Wallflower Girl - Page 42/47

There was a camera with a telescopic lens mounted on a tripod behind where Anne was sitting. "So it could be heat waves-like mirages?" she suggested.

"Yes it could be, dear," the woman answered, backing through the screen door with a tray of tea and homemade biscuits. She placed the tray and poured the tea. "It could be heat mirages, but it's not," she went on mysteriously. "You see the house there in the mist? We rarely get a summer mist, and when we do, Reg knows to have the camera set, don't you, Reg?"

"That I do," Reg assured supportively.

Anne was looking at photographs of the house through mist. It was definitely there. The image was milky and distorted but there was no denying the distinct lines of a small cottage. "Oh my God. It is the house," she exclaimed. "And the truck. I drove that truck to town. That's it exactly!"

"You drove it, dear? What do you mean, you drove it?" Ethel asked sharply.

Anne had turned more pages with similar photo series of both the hay field and the house in the mist. "I mean yesterday I was at the house and had some sort of dream or vision or something where I was back there in nineteen sixty-eight, there in the house and driving the truck to town to do the shopping. I was there with Nick, as real as I am sitting here right now."

The old woman was nodding. She bent closer, peering into Anne's eyes. "I see," she said, nodding more affirmatively.

"You see what?"

The old woman lifted another few pages of the photo album and opened to a page that had the wedding photo Anne had seen in the house; the one from the cutlery cupboard. It was not a print. It was the actual photo; the original. "That's what I see," the strange old woman said. "Or rather-who I see."

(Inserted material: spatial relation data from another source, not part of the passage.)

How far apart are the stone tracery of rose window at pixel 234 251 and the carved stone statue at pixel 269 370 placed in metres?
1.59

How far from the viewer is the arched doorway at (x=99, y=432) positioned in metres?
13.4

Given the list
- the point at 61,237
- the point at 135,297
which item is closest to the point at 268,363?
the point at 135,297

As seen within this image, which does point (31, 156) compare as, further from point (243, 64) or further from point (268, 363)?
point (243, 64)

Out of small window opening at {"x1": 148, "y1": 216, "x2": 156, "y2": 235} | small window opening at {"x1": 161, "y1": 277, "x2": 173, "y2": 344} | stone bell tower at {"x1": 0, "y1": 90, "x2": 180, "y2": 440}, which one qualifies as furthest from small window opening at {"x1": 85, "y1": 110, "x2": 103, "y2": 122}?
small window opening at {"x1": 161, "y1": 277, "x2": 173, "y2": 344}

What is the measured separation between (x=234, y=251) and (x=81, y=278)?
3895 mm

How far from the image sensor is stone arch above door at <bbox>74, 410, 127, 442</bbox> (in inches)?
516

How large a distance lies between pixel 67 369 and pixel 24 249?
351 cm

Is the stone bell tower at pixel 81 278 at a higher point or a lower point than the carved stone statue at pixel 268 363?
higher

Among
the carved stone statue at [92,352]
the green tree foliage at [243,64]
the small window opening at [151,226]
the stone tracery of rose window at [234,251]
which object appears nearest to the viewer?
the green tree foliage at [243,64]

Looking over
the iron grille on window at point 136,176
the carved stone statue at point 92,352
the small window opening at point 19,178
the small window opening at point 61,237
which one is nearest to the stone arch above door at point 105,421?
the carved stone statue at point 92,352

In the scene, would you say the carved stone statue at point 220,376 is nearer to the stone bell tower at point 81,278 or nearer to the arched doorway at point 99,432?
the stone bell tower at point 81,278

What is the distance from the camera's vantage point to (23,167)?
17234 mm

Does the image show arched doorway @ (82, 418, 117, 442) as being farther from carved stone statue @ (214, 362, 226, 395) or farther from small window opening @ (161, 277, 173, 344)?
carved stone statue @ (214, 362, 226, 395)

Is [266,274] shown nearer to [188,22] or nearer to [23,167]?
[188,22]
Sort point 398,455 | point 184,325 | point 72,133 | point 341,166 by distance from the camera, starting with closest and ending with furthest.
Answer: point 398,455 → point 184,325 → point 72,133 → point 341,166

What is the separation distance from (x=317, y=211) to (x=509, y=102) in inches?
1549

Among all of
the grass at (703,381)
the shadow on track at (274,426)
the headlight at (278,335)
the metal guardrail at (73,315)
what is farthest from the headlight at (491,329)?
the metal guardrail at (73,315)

Tears welled in Anne's eyes. "I was her. I looked in the mirror and I was her."

"Yes, dear. I can see you are young Patricia. Look at her eyes, Reg. Look beyond them."

Anne peered from the old woman to her kindly husband. He was smiling. "Yes, I saw yesterday," he answered easily. "You were right she would come visit us one day."

Anne started crying. She was overwhelmed by the simple truth of the situation. It was absurd but it was plainly true and real. She knew it in her heart.

"You see, dear, we've never seen you." Ethel was turning pages and showing Anne through the photo series. "You see young Nick there in his hay shed, and there washing up at his wash stand? And there he's just standing, looking at the house in the mist." The photos were compelling. "But we've never seen Patricia. It's as if he's waiting for her, don't you think? He's been here all these years, like it's moments to him, and he's waiting for his wife."